WHAT TO WORK ON:
- a) Translate this sentence from the letter on the Staniford defamation trial into French: "Cermaq, Mainstream's parent company, is largely owned by the Norwegian government."
- b) Write out the passage of the letter on the Staniford defamation trial, everything from "Cermaq, Mainstream's parent" down to "virus in BC.", without any change.

DOCUMENT PASSAGE:
------------------------
To Her Excellency Else Berit Eikeland firstname.lastname@example.org
Norwegian Ambassador to Canada
Trade Commissioner and Consul
Mr. Arnfinn Hattrem
I am writing in regard to the exceptional circumstances of the Staniford vs Mainstream defamation trial ending today in Vancouver.
While Mr Staniford never named Mainstream in his campaign that drew parallels between the way Big Tobacco covered the truth about their product and the way the 92% Norwegian - owned salmon farming industry is operating in BC, Mainstream is suing Staniford. Evidence was heard that despite the industry being aware of cancer causing contaminants in farm salmon, they produced an ad campaign in BC with the text:
“Farmed salmon is natural, nutritious and free of contaminants”
Cermaq, Mainstream's parent company, is largely owned by the Norwegian government. In 2010, Norway's Nobel Peace prize was awarded to a free speech dissident in China. China retaliated by making it nearly impossible to export Norwegian farm salmon into China. They sited bacterial contamination. The many articles on this suggest this created extreme hardship for Norwegian salmon farmers, who had invested large sums courting China's fresh salmon market. Some articles suggest that Norwegian fish farmers pressured Norway to fix this. Is the Staniford trial, Norway's response?
Last fall we received European ISA virus positive test results from the OIE reference lab for ISA virus in BC wild salmon. The BC Minister of Agriculture and Foods, Don McRae responded immediately to say BC's Premier would personally inform China that these reports were false, that there is no ISA virus in BC.
------------------------
Stored data entries:
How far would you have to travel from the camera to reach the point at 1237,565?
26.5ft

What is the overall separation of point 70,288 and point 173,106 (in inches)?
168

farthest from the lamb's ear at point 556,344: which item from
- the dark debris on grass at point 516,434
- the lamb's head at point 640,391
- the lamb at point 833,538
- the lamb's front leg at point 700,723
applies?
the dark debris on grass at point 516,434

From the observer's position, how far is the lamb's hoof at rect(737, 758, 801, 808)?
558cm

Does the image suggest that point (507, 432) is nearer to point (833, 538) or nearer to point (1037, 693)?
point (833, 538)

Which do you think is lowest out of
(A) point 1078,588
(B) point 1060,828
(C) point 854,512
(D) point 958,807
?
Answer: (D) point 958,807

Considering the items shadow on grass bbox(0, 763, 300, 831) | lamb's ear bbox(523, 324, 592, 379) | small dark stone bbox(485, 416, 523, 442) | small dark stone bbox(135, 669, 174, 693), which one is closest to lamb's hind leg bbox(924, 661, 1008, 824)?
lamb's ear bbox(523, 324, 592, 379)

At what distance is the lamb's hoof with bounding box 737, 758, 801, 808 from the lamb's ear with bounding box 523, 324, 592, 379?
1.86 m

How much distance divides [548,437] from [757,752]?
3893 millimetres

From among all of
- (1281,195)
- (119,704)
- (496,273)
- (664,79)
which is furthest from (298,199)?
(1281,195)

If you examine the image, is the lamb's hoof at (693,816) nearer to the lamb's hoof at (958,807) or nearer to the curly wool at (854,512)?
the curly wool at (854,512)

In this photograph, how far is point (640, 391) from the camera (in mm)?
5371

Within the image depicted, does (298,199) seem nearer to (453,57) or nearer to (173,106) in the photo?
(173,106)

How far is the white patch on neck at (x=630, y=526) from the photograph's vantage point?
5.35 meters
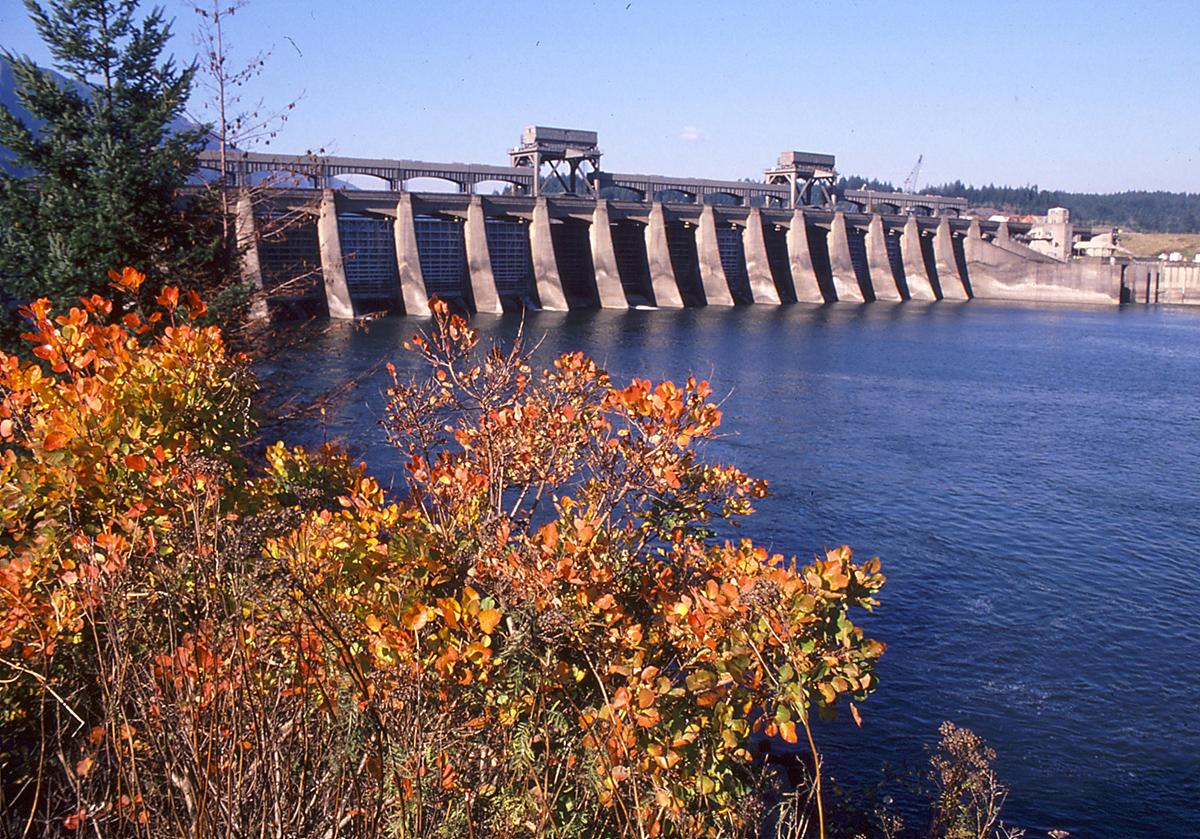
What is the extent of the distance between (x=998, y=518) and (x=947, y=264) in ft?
202

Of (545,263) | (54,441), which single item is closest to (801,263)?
(545,263)

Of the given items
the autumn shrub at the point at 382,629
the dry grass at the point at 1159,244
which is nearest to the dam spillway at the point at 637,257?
the autumn shrub at the point at 382,629

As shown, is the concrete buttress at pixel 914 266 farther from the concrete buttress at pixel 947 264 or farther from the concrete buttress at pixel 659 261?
the concrete buttress at pixel 659 261

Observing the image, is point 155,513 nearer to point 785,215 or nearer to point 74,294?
point 74,294

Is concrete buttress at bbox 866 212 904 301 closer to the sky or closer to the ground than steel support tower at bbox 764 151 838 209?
closer to the ground

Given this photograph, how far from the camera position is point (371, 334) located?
4338 centimetres

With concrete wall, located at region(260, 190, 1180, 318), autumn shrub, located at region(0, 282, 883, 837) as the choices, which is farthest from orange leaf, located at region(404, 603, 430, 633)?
concrete wall, located at region(260, 190, 1180, 318)

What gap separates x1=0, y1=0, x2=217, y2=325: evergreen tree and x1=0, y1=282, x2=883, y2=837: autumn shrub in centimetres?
624

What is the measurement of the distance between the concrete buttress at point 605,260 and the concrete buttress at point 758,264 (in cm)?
1243

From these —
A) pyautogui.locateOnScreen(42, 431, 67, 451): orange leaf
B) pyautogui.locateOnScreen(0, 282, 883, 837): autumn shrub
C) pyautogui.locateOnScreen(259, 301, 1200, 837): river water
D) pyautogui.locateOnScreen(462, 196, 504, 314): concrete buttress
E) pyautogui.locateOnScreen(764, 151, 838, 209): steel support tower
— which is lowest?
pyautogui.locateOnScreen(259, 301, 1200, 837): river water

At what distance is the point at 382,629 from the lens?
4.57 metres

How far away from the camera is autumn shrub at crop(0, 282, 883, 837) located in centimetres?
323

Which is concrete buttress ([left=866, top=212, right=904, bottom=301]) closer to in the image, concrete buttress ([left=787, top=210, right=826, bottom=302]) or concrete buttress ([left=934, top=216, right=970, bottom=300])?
concrete buttress ([left=934, top=216, right=970, bottom=300])

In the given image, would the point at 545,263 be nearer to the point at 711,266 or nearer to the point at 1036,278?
the point at 711,266
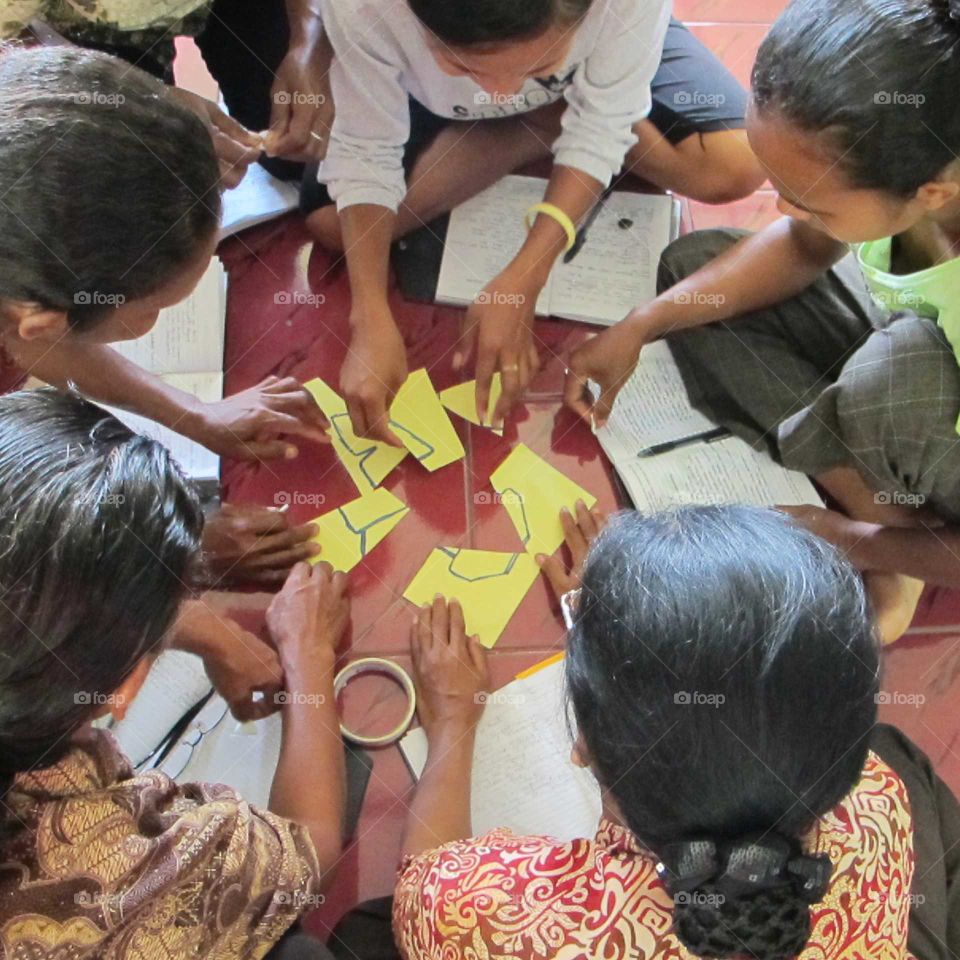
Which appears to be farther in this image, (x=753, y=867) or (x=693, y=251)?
(x=693, y=251)

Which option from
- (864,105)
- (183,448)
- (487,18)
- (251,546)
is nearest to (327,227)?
(183,448)

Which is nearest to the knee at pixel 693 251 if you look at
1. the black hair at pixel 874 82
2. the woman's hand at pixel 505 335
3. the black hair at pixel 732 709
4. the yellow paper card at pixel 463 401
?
the woman's hand at pixel 505 335

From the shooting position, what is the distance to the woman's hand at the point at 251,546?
1.27 meters

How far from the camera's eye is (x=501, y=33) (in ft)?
3.02

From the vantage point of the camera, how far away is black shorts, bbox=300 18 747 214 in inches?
59.3

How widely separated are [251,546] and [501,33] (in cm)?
73

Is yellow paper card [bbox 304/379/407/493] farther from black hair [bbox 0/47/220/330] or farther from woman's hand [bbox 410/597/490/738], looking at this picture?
black hair [bbox 0/47/220/330]

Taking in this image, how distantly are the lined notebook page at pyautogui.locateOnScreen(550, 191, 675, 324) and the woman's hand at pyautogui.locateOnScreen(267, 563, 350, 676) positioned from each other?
58cm

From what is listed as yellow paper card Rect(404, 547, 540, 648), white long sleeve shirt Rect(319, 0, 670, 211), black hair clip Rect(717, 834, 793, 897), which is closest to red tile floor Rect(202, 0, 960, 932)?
yellow paper card Rect(404, 547, 540, 648)

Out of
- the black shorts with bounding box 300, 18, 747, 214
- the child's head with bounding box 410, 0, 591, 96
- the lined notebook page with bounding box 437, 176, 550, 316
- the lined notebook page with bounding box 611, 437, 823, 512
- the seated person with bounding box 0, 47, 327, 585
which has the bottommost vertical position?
the lined notebook page with bounding box 611, 437, 823, 512

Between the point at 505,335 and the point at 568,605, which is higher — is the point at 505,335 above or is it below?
above

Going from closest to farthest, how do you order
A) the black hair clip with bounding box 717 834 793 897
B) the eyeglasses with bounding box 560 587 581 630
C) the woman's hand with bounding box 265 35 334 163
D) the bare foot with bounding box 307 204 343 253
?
1. the black hair clip with bounding box 717 834 793 897
2. the eyeglasses with bounding box 560 587 581 630
3. the woman's hand with bounding box 265 35 334 163
4. the bare foot with bounding box 307 204 343 253

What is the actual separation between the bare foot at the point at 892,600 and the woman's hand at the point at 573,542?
0.38 metres

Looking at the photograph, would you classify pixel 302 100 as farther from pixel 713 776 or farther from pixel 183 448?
pixel 713 776
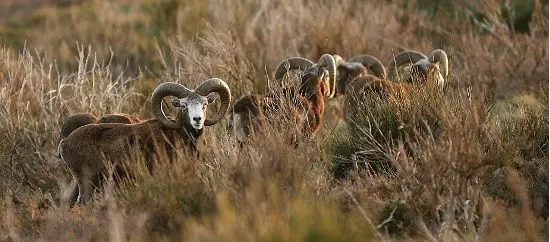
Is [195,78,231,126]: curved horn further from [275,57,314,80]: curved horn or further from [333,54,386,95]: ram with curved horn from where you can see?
[333,54,386,95]: ram with curved horn

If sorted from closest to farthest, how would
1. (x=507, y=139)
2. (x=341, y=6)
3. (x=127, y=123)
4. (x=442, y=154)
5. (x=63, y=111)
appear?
1. (x=442, y=154)
2. (x=507, y=139)
3. (x=127, y=123)
4. (x=63, y=111)
5. (x=341, y=6)

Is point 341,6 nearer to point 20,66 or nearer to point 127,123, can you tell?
point 20,66

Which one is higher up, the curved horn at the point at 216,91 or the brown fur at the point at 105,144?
the curved horn at the point at 216,91

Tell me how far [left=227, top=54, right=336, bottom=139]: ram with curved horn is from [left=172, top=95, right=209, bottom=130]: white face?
24.1 inches

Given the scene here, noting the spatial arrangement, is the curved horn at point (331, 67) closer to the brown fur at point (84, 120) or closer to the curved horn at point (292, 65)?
the curved horn at point (292, 65)

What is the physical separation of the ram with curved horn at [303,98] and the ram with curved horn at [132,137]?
------------------------
SOLVED TASKS:
- a) Cermaq, la société mère de Mainstream, appartient en grande partie au gouvernement norvégien.

- b)
Cermaq, Mainstream's parent company, is largely owned by the Norwegian government. In 2010, Norway's Nobel Peace prize was awarded to a free speech dissident in China. China retaliated by making it nearly impossible to export Norwegian farm salmon into China. They sited bacterial contamination. The many articles on this suggest this created extreme hardship for Norwegian salmon farmers, who had invested large sums courting China's fresh salmon market. Some articles suggest that Norwegian fish farmers pressured Norway to fix this. Is the Staniford trial, Norway's response?
Last fall we received European ISA virus positive test results from the OIE reference lab for ISA virus in BC wild salmon. The BC Minister of Agriculture and Foods, Don McRae responded immediately to say BC's Premier would personally inform China that these reports were false, that there is no ISA virus in BC.